I am aware that this is a CHOICE. But it feels like someone else is at the wheel. I eat well, I work hard and I’m physically active: I gave up the grog last year for a while after a bad breakup, and I KNOW how good it feels to be sober… so why is it so hard so say no now???
I can strongly suggest Annie Grace’s Alcohol Experiment for 30 days. It is for free. You learn such a lot of how your brain works and why it is so difficult to stop.
Good luck with this yourney.
Thanks so much Elza, I’ll check it out and get the girls on board too.
I am 52, a mother of 4 and am now 4 months without a drop of alcohol. I had cut down over the last year but at the end of May this year I stopped completely. I can honestly say not drinking has been the best decision. I now sleep so well and have more energy. A friend asked me had I had Botox…eh no!! I do find that my decision has annoyed some people but hey I am doing this for me, for my health and happiness.
I believe this so much having had a long term period of sobriety. Less depression, more energy and clarity, less mistakes at work.
Even only as a moderate daily wine drinker I know deep down I would have a better life by stopping.
Thank you all on Daybreak.
I am now over two years AF and it was the best decision I could possibly have made. I am a much calmer and happier person, and don’t feel the ‘need’ of a drink, or ‘another drink’, any more.
I was a moderate drinker but felt that it helped me to relax, and I came to look forward to ‘wine o’clock’ most days.
These days I rarely think about alcohol at all. I now enjoy an alcohol free beer some nights, and have converted a few adult family members into having one with me!

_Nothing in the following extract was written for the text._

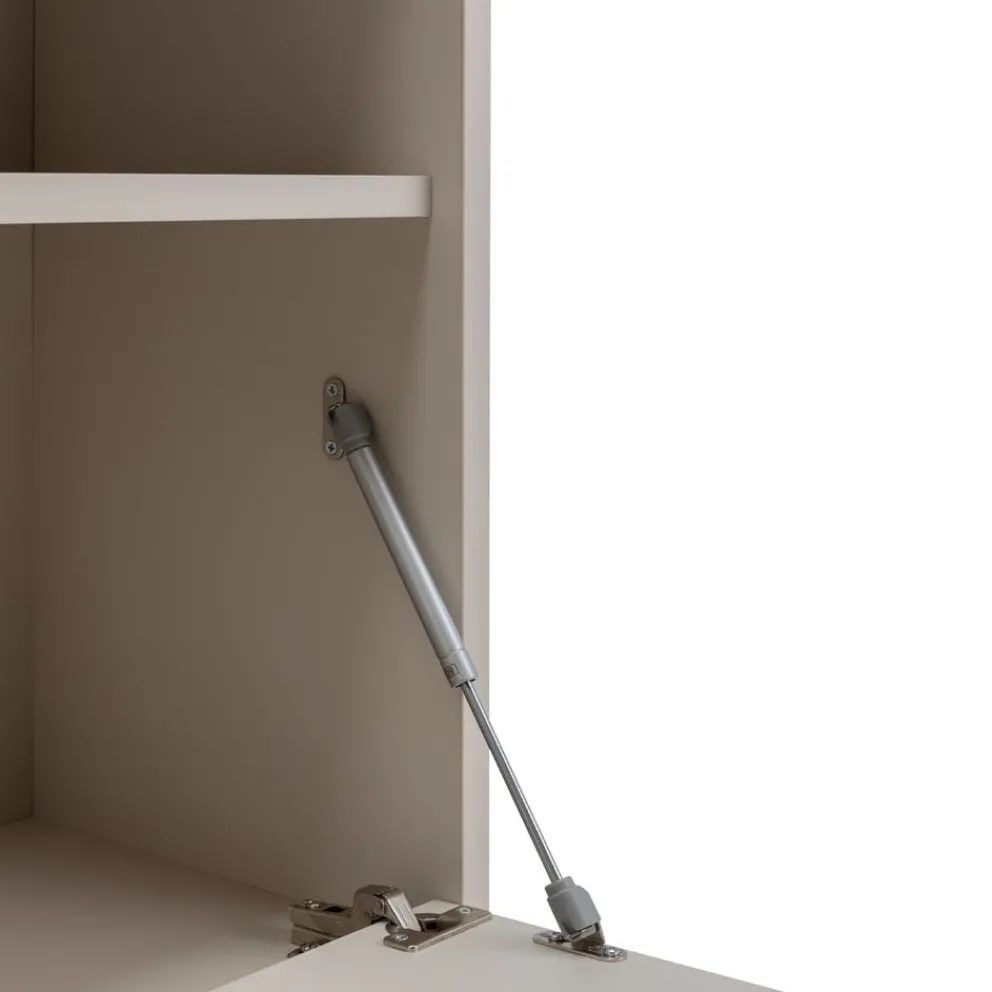 Xora Highboard Bravo crème Outlet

Some surprising benefits have filtered through to my husband and adult children; as my husband drinks only rarely now, and our home has less of an alcohol-culture at family social events. We offer alcohol but it isn’t a big focus of the meal or family gathering. I hope this is perhaps a good role model for our children and grandchildren.
The article is so true, the hard part is to keep the motivation of having that break from alcohol when your moods are low .
Resounding yes, life is better without alcohol! From a weekend binge drinker +, I gave it away initially for 6 weeks, but felt so good that I couldn’t see a reason to start again and it has now been just over a year. Best of all is the freedom, not having to manage around alcohol and its effects (ie driving, early morning starts with hangovers, worrying about what you did/said under the influence etc) and definitely reduced anxiety. Someone else mentioned Annie Grace’s This Naked Mind, that was also part of my journey, and I would recommend it to anyone questioning their relationship with alcohol.
I decided to take a break back in Oct 2021. I wasn’t planning to quit entirely, but the longer I went, the better I felt and the more determined I became to stick to it. Almost all my friends drink and I think the pandemic did me a favour because we couldn’t hang out much. This meant I got over the tough stretch without any fear of missing out. My life has changed dramatically. I’m more confident, less anxious, I have more energy, enthusiasm, optimism and clarity of thought. I’ve got a new job and I feel more effective, patient,focused and inspired in every area of my life. For anyone needing a little nudge to finally quit alcohol all I will say is misery loves company…take a break from those who might make it harder for you to quit. Because once you’ve been booze free for a few months you will notice how the people who put effort into making their lives great…they don’t need to numb themselves to escape.